Task goal.
Please report every line in the entries that contains the string "nextSibling".

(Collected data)
══════

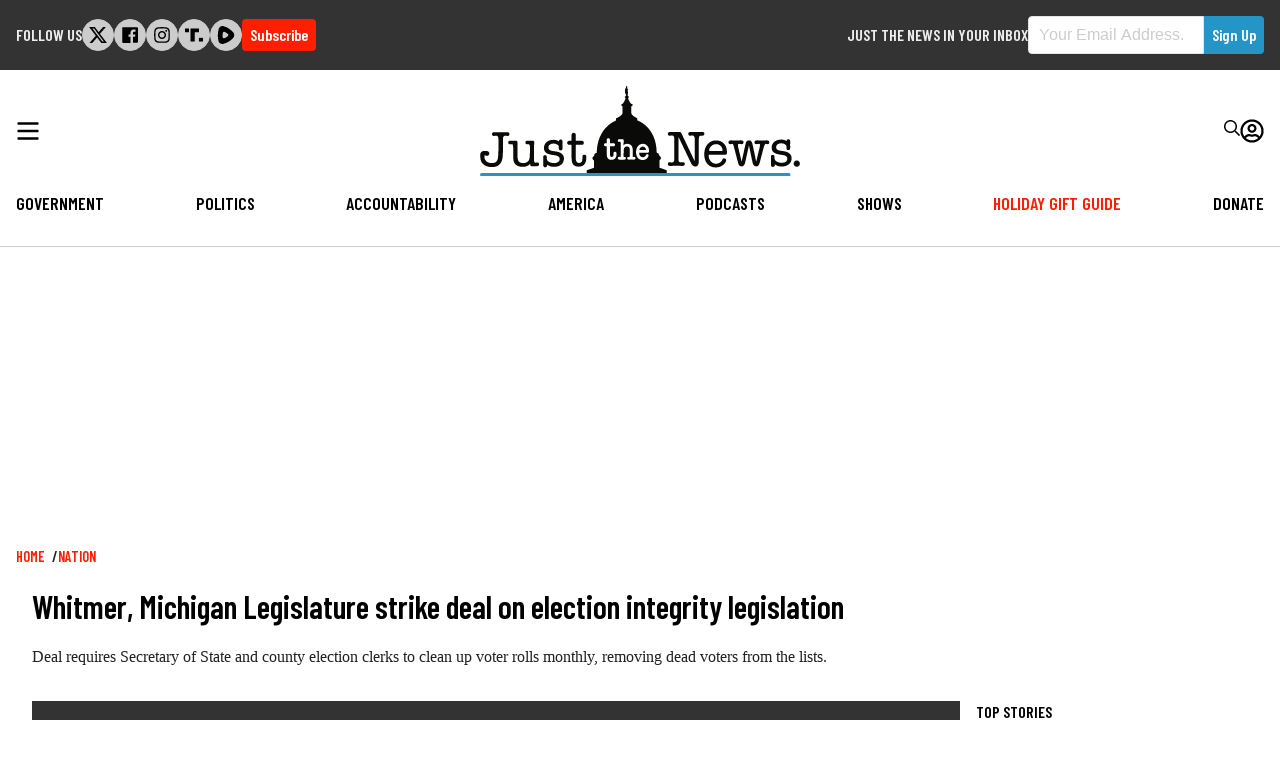

--- FILE ---
content_type: text/html; charset=utf-8
request_url: https://www.google.com/recaptcha/api2/aframe
body_size: 270
content:
<!DOCTYPE HTML><html><head><meta http-equiv="content-type" content="text/html; charset=UTF-8"></head><body><script nonce="0qLPHyXtuVFBjzqJp5CBwA">/** Anti-fraud and anti-abuse applications only. See google.com/recaptcha */ try{var clients={'sodar':'https://pagead2.googlesyndication.com/pagead/sodar?'};window.addEventListener("message",function(a){try{if(a.source===window.parent){var b=JSON.parse(a.data);var c=clients[b['id']];if(c){var d=document.createElement('img');d.src=c+b['params']+'&rc='+(localStorage.getItem("rc::a")?sessionStorage.getItem("rc::b"):"");window.document.body.appendChild(d);sessionStorage.setItem("rc::e",parseInt(sessionStorage.getItem("rc::e")||0)+1);localStorage.setItem("rc::h",'1762890310533');}}}catch(b){}});window.parent.postMessage("_grecaptcha_ready", "*");}catch(b){}</script></body></html>

--- FILE ---
content_type: application/javascript; charset=utf-8
request_url: https://widgets.outbrain.com/admiral/admiral-script-A-64EF967830B7B358ED6133EA-10.js
body_size: 328
content:
!(function(S,_name){S[_name]=S[_name]||function I(){(I.q=I.q||[]).push(arguments)},S[_name].v=S[_name].v||2,S[_name].s="3";!(function(S,I,V,t){function P(V,t){try{P=S.localStorage,(V=JSON.parse(P[decodeURI(decodeURI('%25%36%37%65%257%34%25%349%74e%6d'))]("_aQS02NEVGOTY3ODMwQjdCMzU4RUQ2MTMzRUEtMTA")).lgk||[])&&(t=S[I].pubads())&&V.forEach((function(S){S&&S[0]&&t.setTargeting(S[0],S[1]||"")}))}catch(A){}var P}try{(t=S[I]=S[I]||{}).cmd=t.cmd||[],typeof t.pubads===V?P():typeof t.cmd.unshift===V?t.cmd.unshift(P):t.cmd.push(P)}catch(A){}})(window,decodeURI(decodeURI('%67%25%36f%6fg%6c%65ta%2567')),"function");;})(window,decodeURI(decodeURI('a%64%256%64%69%257%32%61%256%63')));!(function(S,I,V,t){V=S.createElement(I),S=S.getElementsByTagName(I)[0],V.async=1,V.src="https://soothingglade.com/public/m6zd6x5wq8wi.main.js",(t=0)&&t(V),S.parentNode.insertBefore(V,S)})(document,"script");

--- FILE ---
content_type: application/x-javascript
request_url: https://justthenews.com/modules/custom/jtn_ads/js/ads.js?t491da
body_size: 325
content:
// Adsense
googletag.cmd.push(function() { googletag.display('div-gpt-ad-1713550408754-0'); });
googletag.cmd.push(function() { googletag.display('div-gpt-ad-1715653358069-0'); });
googletag.cmd.push(function() { googletag.display('div-gpt-ad-1715653637585-0'); });
googletag.cmd.push(function() { googletag.display('front-page-banner-responsive'); });
googletag.cmd.push(function() { googletag.display('leaderboard'); });

let viewportWidth = document.getElementsByTagName('body')[0].offsetWidth;
let tabletWidth = 720;

let adNetwork = 'adsense'
if(drupalSettings.user.isSubscriber) {
  adNetwork = 'none';
}


  window.dataLayer.push({
    event: "ad_network_selected",
    ad_network: adNetwork
  });


if (adNetwork != 'none') {
  (function() {
    var grafs = document.querySelectorAll('.nodetype--article .text-long p');
    var index = 0;
    var ad_placement = 1;
    var max_ad_placements = 6;

    if (grafs.length > 5) {
      grafs.forEach(element => {

        if (index == 3) {
            var container_mobile = document.createElement('div');
            container_mobile.setAttribute('class', 'ad ad--outbrain');
            var div_mob = document.createElement('div');
            div_mob.setAttribute('id', 'rc-widget-99a0fe');
            div_mob.setAttribute('data-rc-widget', '');
            div_mob.setAttribute('data-widget-host', 'habitat');
            div_mob.setAttribute('data-endpoint', '//trends.revcontent.com');
            div_mob.setAttribute('data-widget-id', '282049');
            container_mobile.appendChild(div_mob);
            //element.parentNode.insertBefore(container_mobile, element.nextSibling);
          }
          if (index == 6) {
            var container_mobile2 = document.createElement('div');
            container_mobile2.setAttribute('class', 'ad ad--outbrain');
            var div_mob2 = document.createElement('div');
            div_mob2.setAttribute('id', 'rc-widget-8205f3');
            div_mob2.setAttribute('data-rc-widget', '');
            div_mob2.setAttribute('data-widget-host', 'habitat');
            div_mob2.setAttribute('data-endpoint', '//trends.revcontent.com');
            div_mob2.setAttribute('data-widget-id', '282051');
            container_mobile2.appendChild(div_mob2);
            //element.parentNode.insertBefore(container_mobile2, element.nextSibling);
          }
        index++;
      });
    }
  })();
}


--- FILE ---
content_type: application/javascript; charset=utf-8
request_url: https://widgets.outbrain.com/nanoWidget/af60908f54f_2025-11-11/module/admiral.js?e=1
body_size: 445
content:
(function(){var wv=function(a){const b=document.createElement("script");b.src=a;b.addEventListener("error",()=>{OBR.error({name:"obm-admiralScriptError ",message:`admiral script url : ${a}`})});document.head.appendChild(b)},xv=function(a){a.Me=window.admiral;a.mI=!!a.Me;return a.mI},yv=class{constructor(){if(!(xv(this)||OBR.g&&OBR.g.L)){var a=OBR._jsc.G("admiralId");!a||OBR.g.dt&&1===OBR.g.dt||wv(`https://widgets.outbrain.com/admiral/admiral-script-${a}.js`)}}QH(a){xv(this)&&(this.promise=this.We(),this.initEvent(a))}We(){return(new Promise((a,
b)=>{this.Me?this.Me("after","measure.detected",c=>{a({adBlocking:!!c.adblocking,whiteListed:!!c.whitelisted,subscribed:!!c.subscribed})}):b("admiralApi is no longer on window")})).catch(a=>{OBR.error({name:"AdmiralApiError",message:a})})}initEvent(a){const b=this;return OBR._jsc.z(function*(){if(xv(b)){try{const c=yield b.promise;if(b.KL)return;const d=b.$g(c,a);b.aa=new OBR.dataBI(a,e=>e.aA);b.aa.C.AB.fire(d,{method:OBR.g.da.La})}catch(c){OBR.error({name:"AdmiralApiError",message:"Admiral API throws an error"})}b.KL=
!0}})}$g(a,b){return Object.assign({},{t:b.o("t",0),pvId:b.o("pvId",0)},a)}};OBR.Me=OBR.Me||new yv;OBR.s.U(OBR.s.A.sl);}).call(window);


--- FILE ---
content_type: application/javascript; charset=utf-8
request_url: https://fundingchoicesmessages.google.com/f/AGSKWxXdkUerLS1aTXix2YOM4ZWXYgDHpZmBC9GL3-jBj2LKL7s_ECumb0D2b3oqTpfsKNDemNOHKCJ7PrZOcco9NaWeZjwdq713FdKqam0NMyZEA1eJUBqZikR1GpZlf8J8vCUuB-nKqa6JhqE--4yLhdY4c1aW9QhwbaWSSsY7aNGxB2KHSECmlJQjrDAH/_/iframe_ads./adblock26./tomorrowfocusAd./headvert./adgenerator.
body_size: -1285
content:
window['244b3806-b32f-4a86-8c29-45069511bbb7'] = true;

══════

Completed task.
            //element.parentNode.insertBefore(container_mobile, element.nextSibling);
            //element.parentNode.insertBefore(container_mobile2, element.nextSibling);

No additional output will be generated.